The method Calculate_NonLinear_TE() takes an additional parameter, numBins, alongside n_shuffles. This parameter defines the number of bins used in estimating the probability density of the variables. 

bool              Calculate_NonLinear_TE(ulong numBins, ulong n_shuffles=0)
     {
      ulong c = m_wins.numWindows();

      matrix TE(c,2);
      matrix sTE(c,2);
      matrix pvals(c,2);
      matrix zscores(c,2);

      for(ulong i=0; i<m_wins.numWindows(); i++)
        {
         matrix df = m_wins.getWindowAt(i);

         m_transfer_entropies[0] = nonlinear_transfer(df,0,1,numBins);

         m_transfer_entropies[1] = nonlinear_transfer(df,1,0,numBins);


         if(!TE.Row(m_transfer_entropies,i))
           {
            Print(__FUNCTION__, " error ", GetLastError());
            return false;
           }

         SigResult rlts;

         if(n_shuffles)
           {
            significance(df,m_transfer_entropies,m_endog,m_exog,m_tlag,m_maxlagonly,n_shuffles,rlts,numBins,NONLINEAR_TE);

            if(!sTE.Row(rlts.mean,i) || !pvals.Row(rlts.pvalue,i) || !zscores.Row(rlts.zscore,i))
              {
               Print(__FUNCTION__, " error ", GetLastError());
               return false;
              }

           }

        }

      m_results.TE_XY = TE.Col(0);
      m_results.TE_YX = TE.Col(1);
      m_results.p_value_XY = pvals.Col(0);
      m_results.p_value_YX = pvals.Col(1);
      m_results.z_score_XY = zscores.Col(0);
      m_results.z_score_YX = zscores.Col(1);
      m_results.Ave_TE_XY = sTE.Col(0);
      m_results.Ave_TE_YX = sTE.Col(1);

      return true;


     }

The histogram method is used to estimate the probability density. It was chosen because it is the simplest to implement.
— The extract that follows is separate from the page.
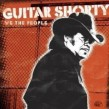 Guitar Shorty- We The People
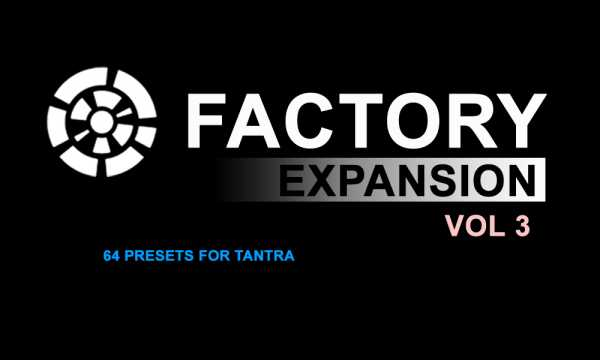Factory Expansion Vol.3 for TANTRA DECiBEL | Images From Magesy® R Evolution™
The responsibility of computing the generalized version of transfer entropy is delegated to the private methods, nonlinear_entropy() and get_entropy(). 

double            get_entropy(matrix &testdata, ulong num_bins)
     {

      vector hist;
      vector bounds[];
      hist=vector::Ones(10);

      if(!np::histogramdd(testdata,num_bins,hist,bounds))
        {
         Print(__FUNCTION__, " error ");
         return EMPTY_VALUE;
        }

      vector pdf = hist/hist.Sum();
      vector lpdf = pdf;

      for(ulong i = 0; i<pdf.Size(); i++)
        {
         if(lpdf[i]==0.0)
            lpdf[i] = 1.0;
        }

      vector ent = pdf*log(lpdf);

      return -1.0*ent.Sum();

     }

The four component values used to calculate the joint and independent conditional entropies are combined in nonlinear_transfer() to get the final estimate.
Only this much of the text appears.